Tasks to complete:
1. In the text on post-operational cleaning, copy out word for word the part that opens with the words "The primary goal" and closes with "maintenance or inspection.".
2. According to the text on post-operational cleaning, when is the cleaning process carried out?

Given text:
Overview of Post-Operational Cleaning

The primary goal of post-operational cleaning in refinery and petrochemical plants is to decontaminate and degas a unit or process vessel. This involves removing bulk foulant and solid debris from the unit while simultaneously freeing it of hazardous gas contaminants. This process is completed during shutdowns or turnarounds to provide fast, efficient, and safe entry for purposes of maintenance or inspection.

To accomplish this goal, procedures need to be developed that implement either a liquid circulation or a vapor-phase co-injection to distribute a chemical cleaning product inside the unit. Other methods of application exist, including purging or foam blanketing, but they tend to target only gas contaminants. Regardless of method, the procedure must apply the appropriate chemistries is such a way as to promote both efficient and effective operations and schedules in the decontamination and degasification process.

[Collected data entries]
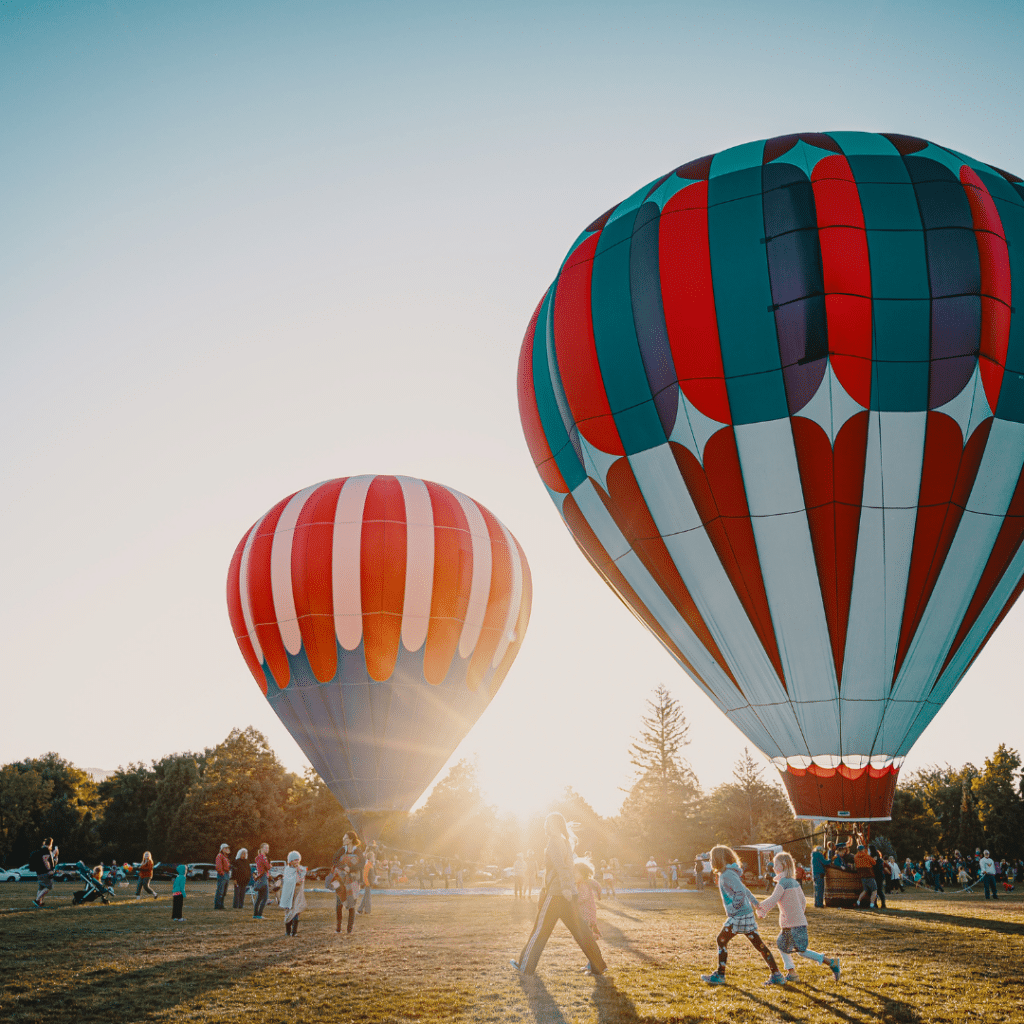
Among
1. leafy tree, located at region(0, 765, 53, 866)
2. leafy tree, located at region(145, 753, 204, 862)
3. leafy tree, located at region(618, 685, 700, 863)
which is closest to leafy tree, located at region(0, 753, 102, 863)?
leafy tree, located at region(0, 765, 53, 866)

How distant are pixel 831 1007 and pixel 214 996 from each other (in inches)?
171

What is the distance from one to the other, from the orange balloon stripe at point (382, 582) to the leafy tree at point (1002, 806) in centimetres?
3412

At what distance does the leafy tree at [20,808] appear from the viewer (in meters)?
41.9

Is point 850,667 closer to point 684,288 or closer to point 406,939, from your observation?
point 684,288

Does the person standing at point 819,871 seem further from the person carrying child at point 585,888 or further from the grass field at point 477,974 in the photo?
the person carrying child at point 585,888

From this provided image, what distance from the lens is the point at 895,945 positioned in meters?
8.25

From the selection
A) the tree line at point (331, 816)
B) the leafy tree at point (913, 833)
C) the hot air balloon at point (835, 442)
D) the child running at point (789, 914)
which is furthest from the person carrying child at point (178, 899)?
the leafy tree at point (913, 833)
--
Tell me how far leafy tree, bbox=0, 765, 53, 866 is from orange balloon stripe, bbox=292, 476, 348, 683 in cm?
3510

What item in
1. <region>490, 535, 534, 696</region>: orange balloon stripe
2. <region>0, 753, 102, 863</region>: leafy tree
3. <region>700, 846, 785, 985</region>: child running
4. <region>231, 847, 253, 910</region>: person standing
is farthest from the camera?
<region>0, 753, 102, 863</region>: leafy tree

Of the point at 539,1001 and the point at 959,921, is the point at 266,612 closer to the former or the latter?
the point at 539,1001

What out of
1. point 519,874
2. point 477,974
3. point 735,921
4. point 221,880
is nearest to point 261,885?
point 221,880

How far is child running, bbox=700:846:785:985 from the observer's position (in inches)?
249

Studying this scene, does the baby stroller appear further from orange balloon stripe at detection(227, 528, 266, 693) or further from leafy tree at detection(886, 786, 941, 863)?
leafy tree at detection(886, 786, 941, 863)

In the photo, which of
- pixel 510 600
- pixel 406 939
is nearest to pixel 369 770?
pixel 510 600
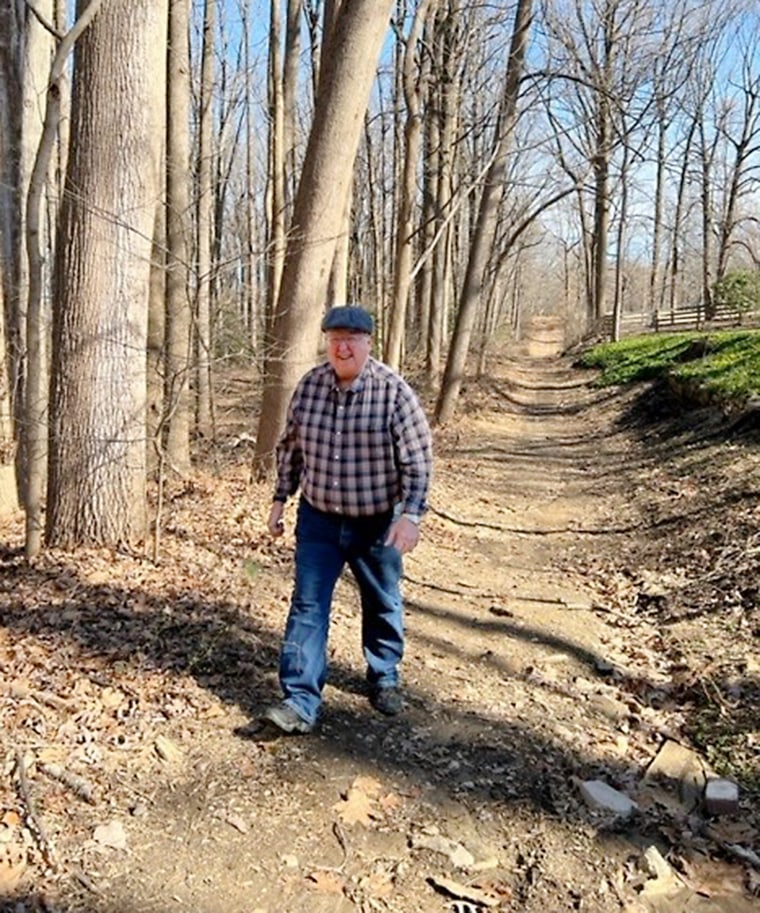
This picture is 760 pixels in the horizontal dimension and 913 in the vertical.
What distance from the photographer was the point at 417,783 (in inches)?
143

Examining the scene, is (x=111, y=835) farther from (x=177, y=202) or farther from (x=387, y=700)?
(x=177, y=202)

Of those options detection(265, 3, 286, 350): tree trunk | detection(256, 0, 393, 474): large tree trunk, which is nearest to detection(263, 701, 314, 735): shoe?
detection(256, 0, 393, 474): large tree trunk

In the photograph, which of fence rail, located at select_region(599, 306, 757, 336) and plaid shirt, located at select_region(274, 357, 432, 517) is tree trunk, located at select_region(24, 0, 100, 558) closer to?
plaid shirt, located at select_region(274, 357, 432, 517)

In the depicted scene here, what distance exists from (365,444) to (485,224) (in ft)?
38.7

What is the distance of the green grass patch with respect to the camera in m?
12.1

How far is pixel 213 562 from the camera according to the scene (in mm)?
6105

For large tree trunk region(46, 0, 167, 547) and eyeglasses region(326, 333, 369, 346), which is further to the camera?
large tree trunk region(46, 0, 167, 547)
...
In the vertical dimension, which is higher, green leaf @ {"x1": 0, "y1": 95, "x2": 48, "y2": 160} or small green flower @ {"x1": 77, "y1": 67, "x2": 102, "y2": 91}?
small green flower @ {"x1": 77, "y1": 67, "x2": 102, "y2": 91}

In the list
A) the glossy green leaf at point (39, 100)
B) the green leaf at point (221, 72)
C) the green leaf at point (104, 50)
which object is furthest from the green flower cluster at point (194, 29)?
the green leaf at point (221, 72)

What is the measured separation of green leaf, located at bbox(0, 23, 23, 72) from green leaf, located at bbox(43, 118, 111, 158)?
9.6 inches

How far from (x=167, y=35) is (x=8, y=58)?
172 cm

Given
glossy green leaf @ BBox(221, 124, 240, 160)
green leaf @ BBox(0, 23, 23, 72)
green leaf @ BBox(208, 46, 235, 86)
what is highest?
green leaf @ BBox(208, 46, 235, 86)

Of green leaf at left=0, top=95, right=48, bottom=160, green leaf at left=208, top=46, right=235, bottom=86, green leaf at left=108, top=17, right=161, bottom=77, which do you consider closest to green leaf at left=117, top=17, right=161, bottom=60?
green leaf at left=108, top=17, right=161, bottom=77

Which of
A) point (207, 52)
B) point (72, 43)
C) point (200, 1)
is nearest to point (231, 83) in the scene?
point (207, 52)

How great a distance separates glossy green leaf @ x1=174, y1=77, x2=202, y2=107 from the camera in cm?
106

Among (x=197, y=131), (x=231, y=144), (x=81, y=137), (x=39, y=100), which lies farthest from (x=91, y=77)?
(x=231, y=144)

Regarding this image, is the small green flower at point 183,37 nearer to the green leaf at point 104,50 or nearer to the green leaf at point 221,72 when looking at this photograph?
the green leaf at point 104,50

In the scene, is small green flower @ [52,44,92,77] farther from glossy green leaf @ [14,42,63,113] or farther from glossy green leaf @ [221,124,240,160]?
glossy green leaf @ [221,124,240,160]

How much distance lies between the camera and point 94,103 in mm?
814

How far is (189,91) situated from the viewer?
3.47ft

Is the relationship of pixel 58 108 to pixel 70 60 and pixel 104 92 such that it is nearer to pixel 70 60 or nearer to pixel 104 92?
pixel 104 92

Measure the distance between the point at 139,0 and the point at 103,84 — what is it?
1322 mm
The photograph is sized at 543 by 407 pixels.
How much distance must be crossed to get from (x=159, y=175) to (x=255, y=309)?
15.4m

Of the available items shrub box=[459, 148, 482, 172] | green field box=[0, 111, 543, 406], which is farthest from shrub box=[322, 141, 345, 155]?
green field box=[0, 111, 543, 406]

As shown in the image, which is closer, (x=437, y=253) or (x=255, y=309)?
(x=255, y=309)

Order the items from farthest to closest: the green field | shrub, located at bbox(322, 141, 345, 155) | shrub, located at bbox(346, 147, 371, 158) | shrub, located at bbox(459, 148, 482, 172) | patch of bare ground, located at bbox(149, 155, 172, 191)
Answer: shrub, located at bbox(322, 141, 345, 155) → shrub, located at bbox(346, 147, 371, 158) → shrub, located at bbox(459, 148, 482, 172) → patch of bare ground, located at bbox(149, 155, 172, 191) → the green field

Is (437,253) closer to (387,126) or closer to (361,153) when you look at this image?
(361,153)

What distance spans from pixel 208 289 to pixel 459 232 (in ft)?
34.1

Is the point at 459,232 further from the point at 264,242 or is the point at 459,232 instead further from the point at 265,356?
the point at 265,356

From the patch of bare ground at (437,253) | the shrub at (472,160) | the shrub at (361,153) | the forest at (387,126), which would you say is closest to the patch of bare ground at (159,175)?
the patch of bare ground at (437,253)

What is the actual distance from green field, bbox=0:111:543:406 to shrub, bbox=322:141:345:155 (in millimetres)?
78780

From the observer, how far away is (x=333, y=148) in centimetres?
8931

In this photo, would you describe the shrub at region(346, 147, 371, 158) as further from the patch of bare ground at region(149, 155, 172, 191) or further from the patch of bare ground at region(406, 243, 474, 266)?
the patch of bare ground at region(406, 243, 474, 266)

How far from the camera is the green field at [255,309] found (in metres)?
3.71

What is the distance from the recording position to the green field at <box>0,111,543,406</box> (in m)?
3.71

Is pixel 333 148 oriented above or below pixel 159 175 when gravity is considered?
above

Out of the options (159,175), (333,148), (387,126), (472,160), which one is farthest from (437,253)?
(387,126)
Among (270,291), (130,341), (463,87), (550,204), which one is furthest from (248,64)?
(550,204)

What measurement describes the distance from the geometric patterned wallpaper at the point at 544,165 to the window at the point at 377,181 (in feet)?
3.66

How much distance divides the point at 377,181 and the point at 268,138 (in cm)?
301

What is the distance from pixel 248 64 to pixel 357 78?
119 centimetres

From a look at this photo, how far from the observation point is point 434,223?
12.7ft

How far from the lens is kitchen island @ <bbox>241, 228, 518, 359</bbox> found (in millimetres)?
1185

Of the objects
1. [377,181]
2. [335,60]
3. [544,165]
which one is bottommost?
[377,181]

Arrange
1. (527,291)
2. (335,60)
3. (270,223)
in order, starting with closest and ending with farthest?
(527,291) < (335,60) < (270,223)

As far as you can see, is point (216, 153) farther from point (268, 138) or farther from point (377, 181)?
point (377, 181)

Answers to the exercises:
1.
The primary goal of post-operational cleaning in refinery and petrochemical plants is to decontaminate and degas a unit or process vessel. This involves removing bulk foulant and solid debris from the unit while simultaneously freeing it of hazardous gas contaminants. This process is completed during shutdowns or turnarounds to provide fast, efficient, and safe entry for purposes of maintenance or inspection.

2. During shutdowns or turnarounds.